READFIELD — Mt. Abram boys soccer coach Darren Allen didn’t mind the rainstorm Friday, because it forced Saturday’s marquee MVC matchup with Monmouth Academy to a neutral field as the Mustangs’ home field became unplayable after the heavy rain.

The conference’s top two teams met at the turf field at Kents Hill on Saturday afternoon, with the Roadrunners coming away with a 2-0 victory.

“I don’t care who you are, Monmouth is a tough place to play and I think they have only lost one game since (2016 at home),” Allen said. “I was kind of pleased it was on turf today because we do a lot of preseason stuff on turf.”

Monmouth (10-2-1), meanwhile, admits its not a turf team. Head coach Joe Fletcher said the Mustangs lost three playoff home games on turf in the past few years — two at Kents Hill and one at Thomas College.

“We aren’t accustomed to playing on turf,” Monmouth coach Joe Fletcher said. “I will get on my (soapbox): The town of Monmouth needs to do something for us (in regards to a turf field).”

It’s the second meeting between the teams in an eight-day span. Mt. Abram (12-1) also defeated Monmouth 2-1 on Oct. 7. They will meet for a third time after the regular season ends in the MVC championship game.


Mt. Abram’s Morgan Thibodeau had the first scoring chance six minutes into the first half when he chased down the ball as Monmouth goalie Hunter Frost (10 saves) came out to challenge, but Thibodeau’s shot to the open net went wide.

Both teams had chances in the middle of the first half, which each went wide of the goal. Kyle Palleschi and Sam Calder had shots go wide for the Mustangs. Sam Cockerham put a shot toward the goal for Mt. Abram.

Monmouth’s best scoring attempt of the opening half came with eight minutes remaining when Pat Strout’s shot sailed over the crossbar.

Thibodeau broke the deadlock in the final minute of the first half when Trey Pease sent the ball into the box and Charlie Pye headed it to Thibodeau, who knocked the ball into the goal with his head.

“It was the final minute in the first half and there was a lot of emotion going into (the game),” Thibodeau said. “I just put myself in the right spot and Charlie did a great job playing (the ball) back into the middle of (the 18-yard box).”

It was Thibodeau’s 20th goal of the season.


“Our play started with Trey Pease on the right side; he crossed it to Charlie Pye, who just headed it back in front of the goal,” Allen said. “Morgan was right there and Charlie has been nursing a lot of injuries this year, but any time he has stepped on the pitch, he’s good for an assist. … Morgan, what more can you say; he has been playing at a really high level the past week and a half.”

Fletcher said Monmouth played well for 39 minutes of the opening half.

“The message at halftime was: ‘We just played them to a standstill and we had opportunities for 39 minutes; we allowed them to score a goal. Now our backs are against the wall,'” Fletcher said. “I did tell my boys if we are to score — we couldn’t let them score again — I felt if we could tie it up, we would have found a way to win.”

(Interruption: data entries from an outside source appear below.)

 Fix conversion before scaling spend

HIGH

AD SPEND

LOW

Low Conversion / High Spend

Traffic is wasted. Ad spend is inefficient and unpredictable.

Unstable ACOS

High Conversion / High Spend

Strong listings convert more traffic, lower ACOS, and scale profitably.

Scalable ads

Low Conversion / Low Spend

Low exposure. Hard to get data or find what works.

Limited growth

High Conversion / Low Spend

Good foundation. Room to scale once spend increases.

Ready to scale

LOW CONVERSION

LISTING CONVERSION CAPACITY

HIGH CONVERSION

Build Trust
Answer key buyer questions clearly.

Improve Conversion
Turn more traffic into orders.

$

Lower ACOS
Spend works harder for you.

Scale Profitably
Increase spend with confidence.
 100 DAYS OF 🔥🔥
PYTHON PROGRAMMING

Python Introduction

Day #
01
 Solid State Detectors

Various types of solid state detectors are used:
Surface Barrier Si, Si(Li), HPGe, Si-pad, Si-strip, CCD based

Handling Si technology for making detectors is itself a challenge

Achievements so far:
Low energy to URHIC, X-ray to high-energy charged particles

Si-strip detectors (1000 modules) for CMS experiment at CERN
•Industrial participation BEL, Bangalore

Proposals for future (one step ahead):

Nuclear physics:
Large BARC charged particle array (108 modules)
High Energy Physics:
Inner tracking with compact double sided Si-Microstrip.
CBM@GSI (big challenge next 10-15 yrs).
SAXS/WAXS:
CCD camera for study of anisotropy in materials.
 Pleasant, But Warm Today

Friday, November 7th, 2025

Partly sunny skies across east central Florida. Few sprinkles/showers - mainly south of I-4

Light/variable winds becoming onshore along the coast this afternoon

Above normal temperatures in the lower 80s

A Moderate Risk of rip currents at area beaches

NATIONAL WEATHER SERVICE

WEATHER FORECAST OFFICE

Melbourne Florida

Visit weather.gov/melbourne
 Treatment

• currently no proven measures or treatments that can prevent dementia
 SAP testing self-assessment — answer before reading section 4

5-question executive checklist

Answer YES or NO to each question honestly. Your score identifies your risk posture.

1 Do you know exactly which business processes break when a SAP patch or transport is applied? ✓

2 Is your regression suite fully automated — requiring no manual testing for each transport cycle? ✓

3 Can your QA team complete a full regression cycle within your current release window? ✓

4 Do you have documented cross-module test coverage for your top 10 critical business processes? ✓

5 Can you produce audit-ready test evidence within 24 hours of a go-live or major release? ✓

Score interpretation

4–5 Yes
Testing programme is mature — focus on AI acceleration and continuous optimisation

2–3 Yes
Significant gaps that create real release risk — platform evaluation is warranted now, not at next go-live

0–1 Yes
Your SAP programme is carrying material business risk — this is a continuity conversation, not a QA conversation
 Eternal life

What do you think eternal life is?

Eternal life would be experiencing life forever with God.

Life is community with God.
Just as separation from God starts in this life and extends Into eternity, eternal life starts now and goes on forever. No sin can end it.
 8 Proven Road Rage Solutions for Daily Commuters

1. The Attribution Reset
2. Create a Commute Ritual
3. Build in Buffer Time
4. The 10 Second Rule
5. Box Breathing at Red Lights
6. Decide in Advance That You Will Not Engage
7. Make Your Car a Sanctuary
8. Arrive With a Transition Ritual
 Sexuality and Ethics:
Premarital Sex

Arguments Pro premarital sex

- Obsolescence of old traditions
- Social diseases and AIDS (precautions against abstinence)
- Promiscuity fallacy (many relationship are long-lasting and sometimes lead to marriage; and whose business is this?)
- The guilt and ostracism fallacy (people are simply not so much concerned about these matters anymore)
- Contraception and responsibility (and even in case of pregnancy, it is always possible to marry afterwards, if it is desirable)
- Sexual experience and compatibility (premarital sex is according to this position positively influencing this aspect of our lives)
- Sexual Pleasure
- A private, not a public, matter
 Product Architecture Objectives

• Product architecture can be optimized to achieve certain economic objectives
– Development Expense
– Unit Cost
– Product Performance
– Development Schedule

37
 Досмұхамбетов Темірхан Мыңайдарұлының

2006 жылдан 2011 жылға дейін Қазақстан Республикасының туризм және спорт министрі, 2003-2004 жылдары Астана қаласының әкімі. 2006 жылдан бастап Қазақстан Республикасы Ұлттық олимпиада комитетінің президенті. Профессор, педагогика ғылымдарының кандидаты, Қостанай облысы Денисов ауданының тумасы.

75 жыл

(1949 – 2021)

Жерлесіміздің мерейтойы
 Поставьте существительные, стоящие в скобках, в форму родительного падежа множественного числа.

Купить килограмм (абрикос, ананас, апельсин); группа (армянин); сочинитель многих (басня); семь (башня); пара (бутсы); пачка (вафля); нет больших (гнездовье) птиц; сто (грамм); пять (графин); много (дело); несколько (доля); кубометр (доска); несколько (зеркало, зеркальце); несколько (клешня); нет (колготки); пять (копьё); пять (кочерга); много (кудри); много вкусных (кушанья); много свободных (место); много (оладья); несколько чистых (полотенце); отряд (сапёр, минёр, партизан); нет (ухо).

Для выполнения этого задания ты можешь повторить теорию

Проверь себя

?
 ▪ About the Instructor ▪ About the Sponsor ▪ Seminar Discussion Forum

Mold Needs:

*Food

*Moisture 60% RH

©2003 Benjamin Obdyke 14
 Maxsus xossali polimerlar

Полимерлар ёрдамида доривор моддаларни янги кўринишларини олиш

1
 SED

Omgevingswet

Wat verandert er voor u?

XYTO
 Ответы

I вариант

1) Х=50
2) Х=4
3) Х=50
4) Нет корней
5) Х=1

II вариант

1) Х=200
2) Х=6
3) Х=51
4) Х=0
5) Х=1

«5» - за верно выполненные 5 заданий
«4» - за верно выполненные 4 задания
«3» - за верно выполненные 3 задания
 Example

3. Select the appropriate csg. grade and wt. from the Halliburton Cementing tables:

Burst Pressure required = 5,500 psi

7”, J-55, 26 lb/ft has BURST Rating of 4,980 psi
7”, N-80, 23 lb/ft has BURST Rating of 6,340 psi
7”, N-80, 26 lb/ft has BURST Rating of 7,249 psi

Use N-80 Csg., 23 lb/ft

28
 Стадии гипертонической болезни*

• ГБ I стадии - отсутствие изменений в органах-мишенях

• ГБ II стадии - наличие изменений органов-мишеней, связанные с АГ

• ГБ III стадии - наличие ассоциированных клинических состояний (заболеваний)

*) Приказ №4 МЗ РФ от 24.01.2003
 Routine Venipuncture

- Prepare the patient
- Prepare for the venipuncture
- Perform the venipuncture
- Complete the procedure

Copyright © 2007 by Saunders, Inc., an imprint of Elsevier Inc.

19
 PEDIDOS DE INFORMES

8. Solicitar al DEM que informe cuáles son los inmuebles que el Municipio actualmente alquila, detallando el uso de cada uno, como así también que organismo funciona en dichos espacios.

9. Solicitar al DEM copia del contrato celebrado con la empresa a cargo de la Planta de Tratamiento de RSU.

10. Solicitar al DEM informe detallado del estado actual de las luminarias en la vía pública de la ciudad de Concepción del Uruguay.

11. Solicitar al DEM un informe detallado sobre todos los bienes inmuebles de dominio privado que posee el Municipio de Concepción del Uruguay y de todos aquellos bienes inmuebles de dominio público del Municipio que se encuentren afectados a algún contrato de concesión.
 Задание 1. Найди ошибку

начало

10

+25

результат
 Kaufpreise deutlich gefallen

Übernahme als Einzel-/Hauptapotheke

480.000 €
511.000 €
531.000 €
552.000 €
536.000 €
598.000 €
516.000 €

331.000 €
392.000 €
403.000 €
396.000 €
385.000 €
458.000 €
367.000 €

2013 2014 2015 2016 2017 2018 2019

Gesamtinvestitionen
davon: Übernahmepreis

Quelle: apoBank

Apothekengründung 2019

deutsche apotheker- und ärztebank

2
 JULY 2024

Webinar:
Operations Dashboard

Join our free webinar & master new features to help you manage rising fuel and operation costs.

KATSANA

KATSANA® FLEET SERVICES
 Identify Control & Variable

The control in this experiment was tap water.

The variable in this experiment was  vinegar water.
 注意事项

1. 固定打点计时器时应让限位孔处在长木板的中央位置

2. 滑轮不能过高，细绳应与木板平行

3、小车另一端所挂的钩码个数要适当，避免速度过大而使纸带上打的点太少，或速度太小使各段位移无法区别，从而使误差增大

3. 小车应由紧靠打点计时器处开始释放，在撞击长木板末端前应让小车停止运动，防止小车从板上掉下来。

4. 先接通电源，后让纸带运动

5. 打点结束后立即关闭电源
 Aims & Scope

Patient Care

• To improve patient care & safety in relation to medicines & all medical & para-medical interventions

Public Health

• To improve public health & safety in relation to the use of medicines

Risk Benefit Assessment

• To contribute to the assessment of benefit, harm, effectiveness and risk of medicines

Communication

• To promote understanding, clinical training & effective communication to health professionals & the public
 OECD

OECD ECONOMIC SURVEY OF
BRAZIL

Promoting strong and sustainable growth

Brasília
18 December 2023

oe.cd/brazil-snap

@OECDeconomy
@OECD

Mt. Abram stretched the lead to 2-0 off a throw-in on the offensive side of the field. The ball bounced around in the box and went in the net with 25 minutes remaining in the second half. Bear Rollins touched the ball last for the Roadrunners to receive credit for the goal.

“The long throw, we tend to do the same thing; it creates a lot of chaos in front of the goal, (it creates) mismatches,” Fletcher said. “It’s a game of luck on long throws, to a certain degree.”

Monmouth had two straight corners in the second half but couldn’t get a solid scoring chance off of them.


Mt. Abram goalie Trey Reed (two saves) didn’t have much action in the game, but he stopped a shot from Strout while laying on the ground and one minute later stopped a free kick from 30 yards out.

“Patrick Strout is a fantastic player; he’s exciting and dangerous,” Allen said. “That was a good play but our defense, they are unbelievable. They work really hard.”

Thibodeau had another scoring chance miss wide of the net with about eight minutes remaining in the second half.

“The keeper was coming out; I saw him coming out,” Thibodeau said. “I just had to take (a shot at the first opportunity). Unfortunately, I just missed it wide.”